Pero algo se interpuso en su camino. Su brazo izquierdo, extendido, había golpeado una cosa, un cuerpo, alto —por lo menos tanto como el—, y más o menos estrecho. Se contuvo; tanto el miedo a la oscuridad, como a ser incapaz de utilizar el entorno para salir de su situación, le oprimía, y de seguro que su mandíbula temblorosa se agitaba, no por el frío, sino por el pavor. Con cuidado, alargó las manos y palpó. Al principio, su tacto obtruso se resistió a trabajar con eficacia, pero la familiaridad del elemento empujaba sus ganas de salir adelante. «¡Madera! ¡Un árbol!», exclamó el maestro maderero. Podría reconocer esa rugosidad característica hasta en la vibración de su vaho. Ahora sí se le permitió llorar.
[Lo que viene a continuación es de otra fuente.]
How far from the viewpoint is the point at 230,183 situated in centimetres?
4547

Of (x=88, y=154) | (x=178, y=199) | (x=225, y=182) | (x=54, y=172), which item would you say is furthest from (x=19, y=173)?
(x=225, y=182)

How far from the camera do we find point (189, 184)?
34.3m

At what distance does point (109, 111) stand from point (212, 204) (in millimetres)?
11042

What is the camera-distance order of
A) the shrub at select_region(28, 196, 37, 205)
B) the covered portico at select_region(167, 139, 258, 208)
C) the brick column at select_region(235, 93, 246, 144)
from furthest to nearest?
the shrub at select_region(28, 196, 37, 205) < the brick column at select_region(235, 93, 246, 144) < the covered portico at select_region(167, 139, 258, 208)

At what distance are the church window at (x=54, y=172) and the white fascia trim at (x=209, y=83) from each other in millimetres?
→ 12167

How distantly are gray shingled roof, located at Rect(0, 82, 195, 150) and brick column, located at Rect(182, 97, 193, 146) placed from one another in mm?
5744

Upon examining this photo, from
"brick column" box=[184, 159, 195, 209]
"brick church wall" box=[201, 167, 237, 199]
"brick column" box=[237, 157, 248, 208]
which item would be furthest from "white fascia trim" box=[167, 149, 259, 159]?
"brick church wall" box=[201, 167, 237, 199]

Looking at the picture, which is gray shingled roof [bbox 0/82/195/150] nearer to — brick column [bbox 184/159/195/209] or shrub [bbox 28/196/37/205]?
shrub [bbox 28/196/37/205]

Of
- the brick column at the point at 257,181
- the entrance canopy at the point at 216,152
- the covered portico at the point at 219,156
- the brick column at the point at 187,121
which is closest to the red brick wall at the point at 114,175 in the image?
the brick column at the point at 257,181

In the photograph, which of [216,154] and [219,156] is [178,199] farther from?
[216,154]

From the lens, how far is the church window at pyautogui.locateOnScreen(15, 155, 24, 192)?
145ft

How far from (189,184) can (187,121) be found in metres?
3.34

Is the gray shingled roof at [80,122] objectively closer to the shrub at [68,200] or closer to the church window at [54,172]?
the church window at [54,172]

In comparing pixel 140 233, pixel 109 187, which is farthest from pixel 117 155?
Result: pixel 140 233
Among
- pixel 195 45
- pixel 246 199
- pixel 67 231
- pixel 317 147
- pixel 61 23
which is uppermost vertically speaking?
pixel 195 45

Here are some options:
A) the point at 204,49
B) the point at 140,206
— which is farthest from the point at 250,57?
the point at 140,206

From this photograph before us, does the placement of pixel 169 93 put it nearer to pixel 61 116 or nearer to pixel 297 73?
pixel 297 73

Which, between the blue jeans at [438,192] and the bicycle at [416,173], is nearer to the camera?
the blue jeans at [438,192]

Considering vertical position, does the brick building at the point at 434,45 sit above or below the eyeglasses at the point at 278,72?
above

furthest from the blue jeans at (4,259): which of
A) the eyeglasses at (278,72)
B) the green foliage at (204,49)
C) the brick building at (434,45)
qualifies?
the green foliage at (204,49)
No se separó inmediatamente del tronco. Casi como un místico religioso, continuó pegado a su superficie intentando adivinar su porvenir. El contacto con su elemento le profería una tranquilidad que no le aportaba ninguna otra cosa en este pequeño planeta. «Pequeño planeta…», rumió para sus adentros. Aunque no podía ver, una idea iluminó su cabeza, como una estrella que huía de la esfera cosmológica. El tronco le recordó su objetivo inicial: «Fui al bosque a recoger madera…, ¡el Banquete!». Natu’haar no era un vicario astrónomo, de aquellos con posiciones tan reputadas en la Ciudadela (capital del Norte), pero sí poseía algunas nociones sobre geografía nómada. «El equinoccio absoluto». Los recuerdos acudían en tromba a su malograda cabeza, y antes de comprender el veredicto de sus deducciones, todo su ser se relajó todo lo que la resurgida esperanza puede relajar.
En la zona más septentrional del planeta, en ese equinoccio absoluto, en ese planeta enano perdido de la mano de los dioses, no había lugar para la luz de la luna. Natu’haar se encontraba perdido en el lugar más inhóspito conocido, en la época más peligrosa conocida.